§ Text passage
A Scary Film That Tries.. And Delivers

Had you only seen the way I conducted myself in this blog earlier this year, one would’ve realized how morbid I could get. The many writings of this post are definitely adhered to such things as pain and suffering. Not to say I’m a sadist, I just love Quentin Tarantino. And on behalf of the Tarantino inside me, I would like to tell you guys about Red Scream Films LLC.

Nope, Tarantino is not connected to this outfit, but you can tell just by the title they’re catered to the horror movie genre. They’ve had a film release already called “Prison of the Psychotic Damned” and I think it’s a worthy movie. The movie goes for the indie approach reminiscent of The Blair Witch Project. But I should tell you, this is not a Hollywood film so should probably be a little more considerate with your expectations. The film tries ..and delivers.

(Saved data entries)

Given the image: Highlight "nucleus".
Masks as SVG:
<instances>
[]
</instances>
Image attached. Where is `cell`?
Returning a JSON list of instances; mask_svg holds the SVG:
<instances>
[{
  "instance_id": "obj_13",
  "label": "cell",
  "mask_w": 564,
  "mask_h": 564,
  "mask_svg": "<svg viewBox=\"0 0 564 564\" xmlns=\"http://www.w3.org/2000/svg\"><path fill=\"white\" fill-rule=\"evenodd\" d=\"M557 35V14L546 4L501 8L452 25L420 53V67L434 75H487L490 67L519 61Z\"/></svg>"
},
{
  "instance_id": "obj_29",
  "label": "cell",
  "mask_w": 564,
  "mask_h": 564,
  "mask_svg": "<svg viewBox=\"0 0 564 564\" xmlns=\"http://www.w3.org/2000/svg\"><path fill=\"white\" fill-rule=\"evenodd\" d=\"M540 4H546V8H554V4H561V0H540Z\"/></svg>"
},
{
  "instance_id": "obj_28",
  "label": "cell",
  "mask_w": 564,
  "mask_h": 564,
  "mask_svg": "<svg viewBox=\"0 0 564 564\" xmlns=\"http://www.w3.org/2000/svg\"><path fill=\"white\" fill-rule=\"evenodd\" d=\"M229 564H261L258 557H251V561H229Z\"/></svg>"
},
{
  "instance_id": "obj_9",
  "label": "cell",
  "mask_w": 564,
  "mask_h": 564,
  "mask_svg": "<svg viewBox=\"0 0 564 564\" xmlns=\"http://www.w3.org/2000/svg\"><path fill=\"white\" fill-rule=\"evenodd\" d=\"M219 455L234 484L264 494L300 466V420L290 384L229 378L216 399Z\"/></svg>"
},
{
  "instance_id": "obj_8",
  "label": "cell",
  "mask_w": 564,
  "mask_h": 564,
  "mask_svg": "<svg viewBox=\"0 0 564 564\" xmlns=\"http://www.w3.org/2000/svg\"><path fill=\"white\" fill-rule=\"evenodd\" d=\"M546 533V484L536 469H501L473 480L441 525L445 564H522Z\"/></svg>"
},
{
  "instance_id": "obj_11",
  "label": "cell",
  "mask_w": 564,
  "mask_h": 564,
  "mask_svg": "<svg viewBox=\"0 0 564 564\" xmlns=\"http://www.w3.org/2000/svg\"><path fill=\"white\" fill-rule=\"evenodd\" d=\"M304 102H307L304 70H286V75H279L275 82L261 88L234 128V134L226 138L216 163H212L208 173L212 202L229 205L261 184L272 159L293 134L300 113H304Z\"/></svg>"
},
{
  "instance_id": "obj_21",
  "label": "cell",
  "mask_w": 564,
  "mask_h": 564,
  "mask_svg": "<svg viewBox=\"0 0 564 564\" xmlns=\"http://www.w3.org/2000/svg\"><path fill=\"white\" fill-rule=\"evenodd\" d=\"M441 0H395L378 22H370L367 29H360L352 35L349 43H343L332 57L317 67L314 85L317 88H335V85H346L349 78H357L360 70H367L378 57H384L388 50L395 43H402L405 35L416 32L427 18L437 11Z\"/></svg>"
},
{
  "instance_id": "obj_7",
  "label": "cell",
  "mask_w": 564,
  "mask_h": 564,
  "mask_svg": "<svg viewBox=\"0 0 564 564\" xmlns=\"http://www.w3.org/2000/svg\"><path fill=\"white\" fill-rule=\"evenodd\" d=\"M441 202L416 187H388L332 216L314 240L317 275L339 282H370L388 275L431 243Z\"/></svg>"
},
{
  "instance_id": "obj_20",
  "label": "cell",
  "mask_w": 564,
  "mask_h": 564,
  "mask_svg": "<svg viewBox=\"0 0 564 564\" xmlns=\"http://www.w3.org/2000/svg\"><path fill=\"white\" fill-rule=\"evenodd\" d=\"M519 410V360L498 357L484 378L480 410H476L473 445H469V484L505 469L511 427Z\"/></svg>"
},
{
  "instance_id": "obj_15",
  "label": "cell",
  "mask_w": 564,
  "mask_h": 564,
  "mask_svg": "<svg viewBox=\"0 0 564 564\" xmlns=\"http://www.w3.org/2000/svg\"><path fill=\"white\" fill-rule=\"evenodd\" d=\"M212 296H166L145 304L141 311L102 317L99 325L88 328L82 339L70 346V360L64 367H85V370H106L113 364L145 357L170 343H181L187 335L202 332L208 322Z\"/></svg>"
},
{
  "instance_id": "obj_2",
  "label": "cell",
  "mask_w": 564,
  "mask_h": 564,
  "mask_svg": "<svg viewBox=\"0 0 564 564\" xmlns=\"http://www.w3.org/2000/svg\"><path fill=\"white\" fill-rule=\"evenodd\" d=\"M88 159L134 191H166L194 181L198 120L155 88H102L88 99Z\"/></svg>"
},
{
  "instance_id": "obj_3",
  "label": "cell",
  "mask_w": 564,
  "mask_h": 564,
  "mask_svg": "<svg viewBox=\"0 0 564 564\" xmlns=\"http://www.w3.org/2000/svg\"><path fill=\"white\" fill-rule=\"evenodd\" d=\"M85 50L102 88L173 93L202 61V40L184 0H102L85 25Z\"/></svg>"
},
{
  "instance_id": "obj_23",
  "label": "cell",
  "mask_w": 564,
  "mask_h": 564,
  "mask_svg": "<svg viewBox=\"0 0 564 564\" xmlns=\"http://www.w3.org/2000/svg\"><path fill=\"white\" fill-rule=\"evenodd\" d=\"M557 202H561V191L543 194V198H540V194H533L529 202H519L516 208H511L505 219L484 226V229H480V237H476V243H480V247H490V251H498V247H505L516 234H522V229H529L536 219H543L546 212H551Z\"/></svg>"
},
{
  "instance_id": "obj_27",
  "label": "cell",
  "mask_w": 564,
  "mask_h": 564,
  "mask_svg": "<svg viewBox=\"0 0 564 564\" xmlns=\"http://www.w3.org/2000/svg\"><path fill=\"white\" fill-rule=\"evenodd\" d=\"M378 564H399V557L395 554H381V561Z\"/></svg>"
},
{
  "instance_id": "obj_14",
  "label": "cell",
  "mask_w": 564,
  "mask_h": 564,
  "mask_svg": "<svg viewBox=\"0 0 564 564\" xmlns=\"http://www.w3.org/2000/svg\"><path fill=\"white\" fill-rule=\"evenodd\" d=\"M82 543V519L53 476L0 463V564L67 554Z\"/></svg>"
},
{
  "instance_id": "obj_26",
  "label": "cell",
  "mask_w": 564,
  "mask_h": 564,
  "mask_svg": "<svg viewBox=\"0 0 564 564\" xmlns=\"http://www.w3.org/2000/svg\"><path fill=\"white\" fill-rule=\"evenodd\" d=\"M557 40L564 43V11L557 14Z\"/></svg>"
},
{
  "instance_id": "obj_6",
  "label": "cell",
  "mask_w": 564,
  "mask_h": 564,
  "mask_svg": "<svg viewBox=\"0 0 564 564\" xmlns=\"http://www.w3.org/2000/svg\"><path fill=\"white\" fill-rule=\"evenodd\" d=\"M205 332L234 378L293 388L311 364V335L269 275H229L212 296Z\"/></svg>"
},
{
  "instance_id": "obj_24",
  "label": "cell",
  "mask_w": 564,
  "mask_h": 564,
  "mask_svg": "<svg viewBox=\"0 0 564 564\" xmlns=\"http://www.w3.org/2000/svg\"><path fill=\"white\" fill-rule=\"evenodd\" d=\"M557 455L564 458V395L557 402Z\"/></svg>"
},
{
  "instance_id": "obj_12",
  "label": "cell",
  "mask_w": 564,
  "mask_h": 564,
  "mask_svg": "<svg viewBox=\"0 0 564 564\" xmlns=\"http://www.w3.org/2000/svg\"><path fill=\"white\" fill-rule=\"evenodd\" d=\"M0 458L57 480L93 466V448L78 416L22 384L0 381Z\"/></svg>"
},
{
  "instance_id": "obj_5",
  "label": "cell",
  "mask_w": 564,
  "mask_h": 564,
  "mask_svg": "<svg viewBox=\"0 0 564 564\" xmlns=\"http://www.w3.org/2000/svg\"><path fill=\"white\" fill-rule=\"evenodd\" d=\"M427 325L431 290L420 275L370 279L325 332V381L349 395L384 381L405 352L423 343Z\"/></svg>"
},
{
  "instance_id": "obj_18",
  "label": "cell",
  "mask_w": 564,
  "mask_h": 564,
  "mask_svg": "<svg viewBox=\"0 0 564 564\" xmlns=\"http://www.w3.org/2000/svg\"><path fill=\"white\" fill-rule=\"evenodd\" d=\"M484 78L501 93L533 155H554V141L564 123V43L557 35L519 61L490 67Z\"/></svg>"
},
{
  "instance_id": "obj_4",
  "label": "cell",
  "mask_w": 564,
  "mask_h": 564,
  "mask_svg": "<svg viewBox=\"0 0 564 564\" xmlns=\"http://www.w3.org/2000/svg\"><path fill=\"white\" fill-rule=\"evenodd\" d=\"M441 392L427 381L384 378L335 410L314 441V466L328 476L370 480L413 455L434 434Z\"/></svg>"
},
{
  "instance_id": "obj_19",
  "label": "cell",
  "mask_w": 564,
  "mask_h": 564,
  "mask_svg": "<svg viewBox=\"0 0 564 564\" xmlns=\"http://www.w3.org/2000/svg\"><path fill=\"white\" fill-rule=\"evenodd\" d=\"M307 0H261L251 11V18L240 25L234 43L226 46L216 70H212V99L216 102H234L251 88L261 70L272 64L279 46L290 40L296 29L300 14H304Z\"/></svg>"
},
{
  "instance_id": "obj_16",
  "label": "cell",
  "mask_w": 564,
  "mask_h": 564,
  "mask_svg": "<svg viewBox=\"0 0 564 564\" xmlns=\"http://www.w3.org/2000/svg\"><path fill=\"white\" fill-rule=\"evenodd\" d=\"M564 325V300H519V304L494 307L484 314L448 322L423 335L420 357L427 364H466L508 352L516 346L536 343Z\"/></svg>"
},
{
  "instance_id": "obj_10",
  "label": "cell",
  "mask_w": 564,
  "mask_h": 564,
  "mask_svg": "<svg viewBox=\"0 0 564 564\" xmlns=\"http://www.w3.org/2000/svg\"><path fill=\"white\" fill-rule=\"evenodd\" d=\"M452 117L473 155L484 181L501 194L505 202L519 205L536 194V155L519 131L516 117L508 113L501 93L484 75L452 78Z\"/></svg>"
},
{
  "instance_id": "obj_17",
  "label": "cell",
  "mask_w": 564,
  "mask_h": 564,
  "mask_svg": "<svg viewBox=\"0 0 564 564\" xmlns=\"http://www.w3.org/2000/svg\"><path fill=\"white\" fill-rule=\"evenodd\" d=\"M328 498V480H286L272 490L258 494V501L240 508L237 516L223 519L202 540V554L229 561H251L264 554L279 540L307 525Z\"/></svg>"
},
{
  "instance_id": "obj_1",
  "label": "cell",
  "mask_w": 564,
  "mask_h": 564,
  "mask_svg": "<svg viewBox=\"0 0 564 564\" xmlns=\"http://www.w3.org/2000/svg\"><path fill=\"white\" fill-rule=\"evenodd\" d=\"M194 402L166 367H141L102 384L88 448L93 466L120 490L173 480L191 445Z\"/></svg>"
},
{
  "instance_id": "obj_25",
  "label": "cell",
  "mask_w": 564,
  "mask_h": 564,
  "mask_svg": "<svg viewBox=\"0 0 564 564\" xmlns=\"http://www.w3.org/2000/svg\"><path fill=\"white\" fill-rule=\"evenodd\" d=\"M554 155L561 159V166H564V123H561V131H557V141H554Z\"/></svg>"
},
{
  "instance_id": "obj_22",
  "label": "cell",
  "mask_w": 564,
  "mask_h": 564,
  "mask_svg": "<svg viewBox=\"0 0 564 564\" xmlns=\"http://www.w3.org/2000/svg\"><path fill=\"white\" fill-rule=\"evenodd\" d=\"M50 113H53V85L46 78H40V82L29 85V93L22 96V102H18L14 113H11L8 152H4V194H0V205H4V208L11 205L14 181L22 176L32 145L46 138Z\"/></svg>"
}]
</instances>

§ How to complete this task
Update everything in the horror film post from "A Scary Film" down to "Scream Films LLC.", putting "journal" wherever "blog" appears. Rely only on the horror film post, not on the entries.

§ Solution
A Scary Film That Tries.. And Delivers

Had you only seen the way I conducted myself in this journal earlier this year, one would’ve realized how morbid I could get. The many writings of this post are definitely adhered to such things as pain and suffering. Not to say I’m a sadist, I just love Quentin Tarantino. And on behalf of the Tarantino inside me, I would like to tell you guys about Red Scream Films LLC.